Terry McKenna is back to conclude his series on health care and the unfathomably destructive Bush proposal for further sickening the people of this country. I call the Bush model "Unmanaged Care", because it puts all the burden of preventive care and health maintenance on the back of the little guy, while offering catastrophic insurance for dealing with...well, you know...catastrophes. That, after all, is what our foreign policy is all about—why should things be any different here than they are in Iraq?
Mr. McKenna, onstage:
In Paul Krugman’s column in the Monday (January 16) New York Times($$-trial subscription required), he pointed out the wrong-headedness of the Bush health care model, which features a de-emphasis of managed care in favor of catastrophic-illness insurance coupled with tax-advantaged health savings accounts.
Mr. Krugman used the example of diabetes to point out how little we get from relying on catastrophic care – and how much more expensive it is. Thus, a catastrophic insurance plan may spend $30,000 for an amputation but not pay for regular preventive foot care (as little as $350 per visit). Under the Bush model, the individual is responsible for day-to-day care (paid for by the health savings account).
I thought I’d add my own experience with health care – my health insurance follows the HMO model. My plan delivers both catastrophic care, and gives me access to a doctor (I see the same one each time) at $10 per visit.
My visits are typical for a middle-aged man.

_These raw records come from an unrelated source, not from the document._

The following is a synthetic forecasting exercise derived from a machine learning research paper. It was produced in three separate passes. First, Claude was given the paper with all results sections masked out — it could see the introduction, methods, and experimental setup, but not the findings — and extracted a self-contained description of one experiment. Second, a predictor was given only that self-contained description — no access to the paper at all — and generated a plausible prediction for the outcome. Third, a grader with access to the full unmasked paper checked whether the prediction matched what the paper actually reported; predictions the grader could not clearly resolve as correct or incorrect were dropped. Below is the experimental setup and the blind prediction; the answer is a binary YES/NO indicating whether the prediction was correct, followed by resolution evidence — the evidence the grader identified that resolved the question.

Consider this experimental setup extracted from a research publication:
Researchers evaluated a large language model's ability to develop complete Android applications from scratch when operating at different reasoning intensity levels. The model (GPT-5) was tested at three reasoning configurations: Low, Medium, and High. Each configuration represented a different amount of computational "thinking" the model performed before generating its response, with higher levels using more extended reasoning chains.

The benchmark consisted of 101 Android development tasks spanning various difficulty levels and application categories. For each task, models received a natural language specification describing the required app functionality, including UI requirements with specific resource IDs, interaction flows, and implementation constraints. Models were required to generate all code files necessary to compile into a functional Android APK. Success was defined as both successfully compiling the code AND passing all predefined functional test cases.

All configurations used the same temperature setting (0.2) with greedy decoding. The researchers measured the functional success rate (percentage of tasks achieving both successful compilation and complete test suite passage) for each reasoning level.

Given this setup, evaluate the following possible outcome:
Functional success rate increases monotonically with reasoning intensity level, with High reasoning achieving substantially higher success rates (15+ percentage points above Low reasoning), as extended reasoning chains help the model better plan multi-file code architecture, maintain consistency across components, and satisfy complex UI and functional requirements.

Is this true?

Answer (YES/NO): NO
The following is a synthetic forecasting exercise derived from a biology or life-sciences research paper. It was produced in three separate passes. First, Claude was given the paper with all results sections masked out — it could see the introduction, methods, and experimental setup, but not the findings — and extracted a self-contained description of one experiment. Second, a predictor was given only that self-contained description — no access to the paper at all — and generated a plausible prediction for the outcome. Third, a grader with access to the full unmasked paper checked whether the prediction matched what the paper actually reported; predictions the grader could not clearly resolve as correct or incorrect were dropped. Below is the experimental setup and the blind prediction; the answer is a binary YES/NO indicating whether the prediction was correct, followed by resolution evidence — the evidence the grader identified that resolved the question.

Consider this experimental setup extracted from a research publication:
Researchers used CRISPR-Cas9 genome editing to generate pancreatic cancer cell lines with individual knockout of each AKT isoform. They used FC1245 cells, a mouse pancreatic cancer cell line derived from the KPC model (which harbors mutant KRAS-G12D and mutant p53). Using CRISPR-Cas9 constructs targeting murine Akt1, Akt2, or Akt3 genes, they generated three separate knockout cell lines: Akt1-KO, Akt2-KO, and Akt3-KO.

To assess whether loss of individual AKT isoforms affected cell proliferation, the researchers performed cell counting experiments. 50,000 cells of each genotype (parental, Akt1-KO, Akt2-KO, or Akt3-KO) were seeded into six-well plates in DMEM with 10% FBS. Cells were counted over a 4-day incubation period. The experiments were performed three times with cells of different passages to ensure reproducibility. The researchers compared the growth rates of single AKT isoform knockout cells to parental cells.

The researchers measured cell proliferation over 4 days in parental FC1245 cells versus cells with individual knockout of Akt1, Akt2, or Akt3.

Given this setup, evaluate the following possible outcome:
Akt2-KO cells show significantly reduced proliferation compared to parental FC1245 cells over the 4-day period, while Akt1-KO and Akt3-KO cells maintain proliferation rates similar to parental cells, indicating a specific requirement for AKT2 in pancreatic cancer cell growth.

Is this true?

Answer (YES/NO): NO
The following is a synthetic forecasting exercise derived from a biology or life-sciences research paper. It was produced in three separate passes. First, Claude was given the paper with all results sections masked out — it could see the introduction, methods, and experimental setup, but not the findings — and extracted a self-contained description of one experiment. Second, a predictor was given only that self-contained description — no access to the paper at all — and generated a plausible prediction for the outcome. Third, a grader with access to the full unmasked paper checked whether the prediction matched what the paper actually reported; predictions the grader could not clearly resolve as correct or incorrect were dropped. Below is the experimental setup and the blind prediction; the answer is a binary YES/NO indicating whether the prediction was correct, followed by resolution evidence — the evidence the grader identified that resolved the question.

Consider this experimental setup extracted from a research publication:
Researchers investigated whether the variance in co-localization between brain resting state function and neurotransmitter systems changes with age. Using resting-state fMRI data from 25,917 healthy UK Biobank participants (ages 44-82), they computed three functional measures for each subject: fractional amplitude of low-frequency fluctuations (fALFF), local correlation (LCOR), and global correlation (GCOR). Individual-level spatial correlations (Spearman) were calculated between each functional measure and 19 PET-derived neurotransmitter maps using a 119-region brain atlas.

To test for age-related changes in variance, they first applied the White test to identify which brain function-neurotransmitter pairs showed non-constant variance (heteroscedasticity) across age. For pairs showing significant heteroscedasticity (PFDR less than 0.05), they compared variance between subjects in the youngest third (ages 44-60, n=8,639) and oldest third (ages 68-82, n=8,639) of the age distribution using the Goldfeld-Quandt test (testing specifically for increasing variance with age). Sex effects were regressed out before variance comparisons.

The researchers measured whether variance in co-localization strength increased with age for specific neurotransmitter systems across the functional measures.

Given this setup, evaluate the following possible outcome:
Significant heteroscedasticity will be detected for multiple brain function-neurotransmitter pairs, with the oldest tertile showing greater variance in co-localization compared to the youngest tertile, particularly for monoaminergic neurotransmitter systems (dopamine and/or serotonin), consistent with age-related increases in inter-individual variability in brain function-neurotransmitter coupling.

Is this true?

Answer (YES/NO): YES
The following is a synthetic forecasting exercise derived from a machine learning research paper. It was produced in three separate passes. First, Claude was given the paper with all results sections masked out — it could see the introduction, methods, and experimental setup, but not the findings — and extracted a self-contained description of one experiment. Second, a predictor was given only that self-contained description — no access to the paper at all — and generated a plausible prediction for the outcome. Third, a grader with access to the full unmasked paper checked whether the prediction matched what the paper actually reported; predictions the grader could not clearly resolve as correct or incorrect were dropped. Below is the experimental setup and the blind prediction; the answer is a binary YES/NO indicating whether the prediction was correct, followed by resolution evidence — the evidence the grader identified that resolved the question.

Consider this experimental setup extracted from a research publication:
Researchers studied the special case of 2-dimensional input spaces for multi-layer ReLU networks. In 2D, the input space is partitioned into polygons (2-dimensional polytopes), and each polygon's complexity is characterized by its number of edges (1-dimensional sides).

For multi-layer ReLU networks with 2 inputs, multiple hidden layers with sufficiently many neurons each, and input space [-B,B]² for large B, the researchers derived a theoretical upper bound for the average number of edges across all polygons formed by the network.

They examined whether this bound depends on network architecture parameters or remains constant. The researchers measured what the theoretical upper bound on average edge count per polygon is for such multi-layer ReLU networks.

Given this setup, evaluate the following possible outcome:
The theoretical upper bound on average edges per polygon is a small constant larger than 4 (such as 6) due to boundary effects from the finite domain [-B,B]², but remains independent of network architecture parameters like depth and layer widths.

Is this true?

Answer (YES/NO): NO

I started seeing my doctor regularly after she noticed that my blood pressure was a bit high. (Until then, I saw her only for small matters like poison ivy). I was not yet 50 when first diagnosed. We settled on a regimen of one drug, quarterly doctor’s visits, and an annual physical. The annual cost of care is probably $2000. My costs are $600 out of pocket for drugs (I take two, one is for mild asthma) and maybe $1200 for my share of the group health care premium.
In the course of my annual physicals, we cover cancer (skin checks, urine tests to pick up blood in the urine) heart disease and stroke (the doctor listens for heart sounds and to the carotids); and via blood tests, she screens for liver disease, kidney disease, and for diabetes.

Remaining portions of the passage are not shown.